• [SUPPLIED PASSAGE]
Closed anh-tong closed 2 years ago

anh-tong commented 2 years ago

Hi,

Thank you for sharing the code.

I wonder why Y2 has two zeros at the start of the output in this line. I thought it starts with only one zero like Y1.

ryanmccrickerd commented 2 years ago

Hi,

If you can provide the code, or point me to the notebook, which produces what you are referring to, I will take a look at this next week.

Otherwise, if I’m not mistaken, we should expect Y2 to start with one zero like Y1, plus N more zeros where N is the order (kappa) of the hybrid scheme being used. Since the repo uses kappa=1, then we should see 1+1=2 leading zeros in Y2.

Regards,

On Fri, 22 Apr 2022 at 13:02, Anh Tong @.***> wrote:

Hi,

Thank you for sharing the code.

I wonder why Y2 has two zeros at the start of the output in this line. https://github.com/ryanmccrickerd/rough_bergomi/blob/6a04ca5d2d0f6a45df28ae7bad9c882d537ef14e/rbergomi/rbergomi.py#L61 I thought it starts with only one zero like Y1.

— Reply to this email directly, view it on GitHub https://github.com/ryanmccrickerd/rough_bergomi/issues/3, or unsubscribe https://github.com/notifications/unsubscribe-auth/AA257343KJRKXQHV3PLLNE3VGKIO7ANCNFSM5UCDYV5Q . You are receiving this because you are subscribed to this thread.Message ID: @.***>

anh-tong commented 2 years ago

Thank you for replying.

As I understand, Y2 aims to compute the second term in the sum (eq 3.4 in the paper https://arxiv.org/pdf/1507.03004.pdf). If we pick the second point (is not affected by the choice of kappa) on the discretized grid, the second term does not seem to be zero.

image

Here is a script to replicate https://colab.research.google.com/drive/1cwF5u26RB3GApOZg9aX2fg1wEiSQ3qKF?usp=sharing

ryanmccrickerd commented 2 years ago

Thanks for sharing. But Y denotes a truncated Brownian semi-stationary (TBSS) process, so if I'm not mistaken you should be looking at Eq 3.7 in Mikko's paper, not Eq 3.4.

Y2 then corresponds to the second term in Eq 3.7. Setting kappa=1 there, you see that the first two contributed terms (i=0, i=1) are zero, since the applicable sum runs from k=2 to k=0 then k=2 to k=1. If Y was just a BSS, this would not be the case.

This paper is required to understand why the relevant process in the risk-neutral rBergomi model is indeed a TBSS, not a BSS. Hope this all helps

anh-tong commented 2 years ago

Thank you so much for the suggestion and detailed explanation.

• [COLLECTED MATERIAL]

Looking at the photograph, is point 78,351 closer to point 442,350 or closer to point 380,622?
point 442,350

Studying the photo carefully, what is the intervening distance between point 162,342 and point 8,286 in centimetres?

• [EXERCISE TASK] Echo the part of the GitHub thread about the rough Bergomi code from "Here is a script" up to and including "be the case.".

• [EXERCISE SOLUTION]
Here is a script to replicate https://colab.research.google.com/drive/1cwF5u26RB3GApOZg9aX2fg1wEiSQ3qKF?usp=sharing

ryanmccrickerd commented 2 years ago

Thanks for sharing. But Y denotes a truncated Brownian semi-stationary (TBSS) process, so if I'm not mistaken you should be looking at Eq 3.7 in Mikko's paper, not Eq 3.4.

Y2 then corresponds to the second term in Eq 3.7. Setting kappa=1 there, you see that the first two contributed terms (i=0, i=1) are zero, since the applicable sum runs from k=2 to k=0 then k=2 to k=1. If Y was just a BSS, this would not be the case.